How You Can Help Someone Experiencing Crisis or Emotional Pain

Published on November 19, 2020

I think a lot of us can relate to having a friend, a student, a classmate, a team mate, or even a family member who has experienced some form of mental health crisis or emotional pain. We want to share these actionable steps that you can take to help those folx in your lives affected by crisis.


When we have people in our lives that are going through mental health crisis sometimes a great way to help them is to ask them directly “Are you thinking about harming yourself?” studies have shown that asking this does not increase suicides or suicidal thoughts. Although it’s not an easy question to ask, it could help save a life.

Keep’em Safe

As we’re asking our loved ones in crisis questions, we want to also reduce their access to lethal items or places.  Making sure they’re staying put at home, making sure that objects that they can use to harm themselves is out of reach, etc. can make a huge difference.

Be There for Them

This is an important step.

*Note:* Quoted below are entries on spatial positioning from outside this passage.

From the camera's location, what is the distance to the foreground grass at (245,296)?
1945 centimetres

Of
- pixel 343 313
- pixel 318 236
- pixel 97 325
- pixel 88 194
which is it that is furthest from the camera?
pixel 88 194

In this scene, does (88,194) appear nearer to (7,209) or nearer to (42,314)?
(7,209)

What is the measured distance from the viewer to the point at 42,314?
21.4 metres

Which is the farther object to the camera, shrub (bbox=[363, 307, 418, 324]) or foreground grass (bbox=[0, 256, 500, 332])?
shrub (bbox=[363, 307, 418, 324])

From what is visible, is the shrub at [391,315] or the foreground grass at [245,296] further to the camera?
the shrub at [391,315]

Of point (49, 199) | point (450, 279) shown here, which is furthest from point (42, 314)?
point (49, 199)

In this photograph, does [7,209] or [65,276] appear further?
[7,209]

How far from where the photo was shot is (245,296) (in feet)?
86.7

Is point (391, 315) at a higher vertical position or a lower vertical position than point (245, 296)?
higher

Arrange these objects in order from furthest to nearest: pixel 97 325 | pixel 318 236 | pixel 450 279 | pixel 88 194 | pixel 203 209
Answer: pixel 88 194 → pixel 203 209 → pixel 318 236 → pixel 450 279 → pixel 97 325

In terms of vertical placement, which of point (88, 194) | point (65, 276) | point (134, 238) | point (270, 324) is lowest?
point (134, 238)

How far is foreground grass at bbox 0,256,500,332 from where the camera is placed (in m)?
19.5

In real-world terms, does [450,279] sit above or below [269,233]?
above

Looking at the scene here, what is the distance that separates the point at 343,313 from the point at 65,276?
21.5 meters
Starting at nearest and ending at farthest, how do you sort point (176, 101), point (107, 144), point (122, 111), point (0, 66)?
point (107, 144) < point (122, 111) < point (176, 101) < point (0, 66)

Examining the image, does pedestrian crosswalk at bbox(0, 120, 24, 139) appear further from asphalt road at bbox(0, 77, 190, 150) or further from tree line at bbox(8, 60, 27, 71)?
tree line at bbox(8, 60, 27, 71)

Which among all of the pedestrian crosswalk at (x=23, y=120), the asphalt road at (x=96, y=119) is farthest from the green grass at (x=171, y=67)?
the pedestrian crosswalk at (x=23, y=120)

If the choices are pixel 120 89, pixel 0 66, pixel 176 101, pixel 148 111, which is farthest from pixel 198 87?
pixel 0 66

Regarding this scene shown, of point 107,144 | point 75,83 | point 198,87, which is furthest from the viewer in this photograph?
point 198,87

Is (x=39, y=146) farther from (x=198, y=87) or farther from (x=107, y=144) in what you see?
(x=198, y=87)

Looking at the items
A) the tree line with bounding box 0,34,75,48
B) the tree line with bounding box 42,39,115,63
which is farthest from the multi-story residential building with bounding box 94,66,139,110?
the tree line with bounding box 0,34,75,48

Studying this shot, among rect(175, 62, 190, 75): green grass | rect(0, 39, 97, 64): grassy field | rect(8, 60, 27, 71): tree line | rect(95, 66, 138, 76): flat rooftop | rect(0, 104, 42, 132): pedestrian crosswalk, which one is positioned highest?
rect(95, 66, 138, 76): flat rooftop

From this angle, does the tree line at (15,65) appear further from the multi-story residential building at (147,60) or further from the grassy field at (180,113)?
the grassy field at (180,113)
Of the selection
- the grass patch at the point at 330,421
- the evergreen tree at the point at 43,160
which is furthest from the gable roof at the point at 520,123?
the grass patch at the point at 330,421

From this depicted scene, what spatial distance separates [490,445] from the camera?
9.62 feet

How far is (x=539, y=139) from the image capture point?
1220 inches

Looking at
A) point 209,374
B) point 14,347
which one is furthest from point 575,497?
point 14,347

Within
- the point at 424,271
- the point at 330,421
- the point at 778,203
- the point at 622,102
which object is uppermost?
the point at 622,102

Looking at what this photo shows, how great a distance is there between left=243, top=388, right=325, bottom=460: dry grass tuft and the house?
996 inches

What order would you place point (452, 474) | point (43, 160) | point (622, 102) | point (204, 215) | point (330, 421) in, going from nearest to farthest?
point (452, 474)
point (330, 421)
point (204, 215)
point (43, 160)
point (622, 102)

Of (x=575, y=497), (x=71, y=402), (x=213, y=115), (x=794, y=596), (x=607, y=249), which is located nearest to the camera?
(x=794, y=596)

Make sure you’re there for them during this time of need, listen carefully to what they’re saying and acknowledge what they’re feeling. Studies have shown that acknowledging and talking about suicide may actually reduce rather than increase suicidal thoughts.

Help them get connected

Help get them connected to crisis lines and hot lines that can help connect them to resources and professional services that can help.  Hotlines like the California Youth Crisis Line are operating 24/7 (including holidays) and can be reached by calling or texting 800-843-5200, crisis counselors are there to help listen, acknowledge, and provide a judgement free zone for those in crisis to feel safe in.

Stay connected with them

After the initial wave of crisis has ended, be sure to stay in touch and check in with your loved one. Give them a call or text or even visit them. Research has shown that the number of suicides and self-harm cases go down when someone follows up.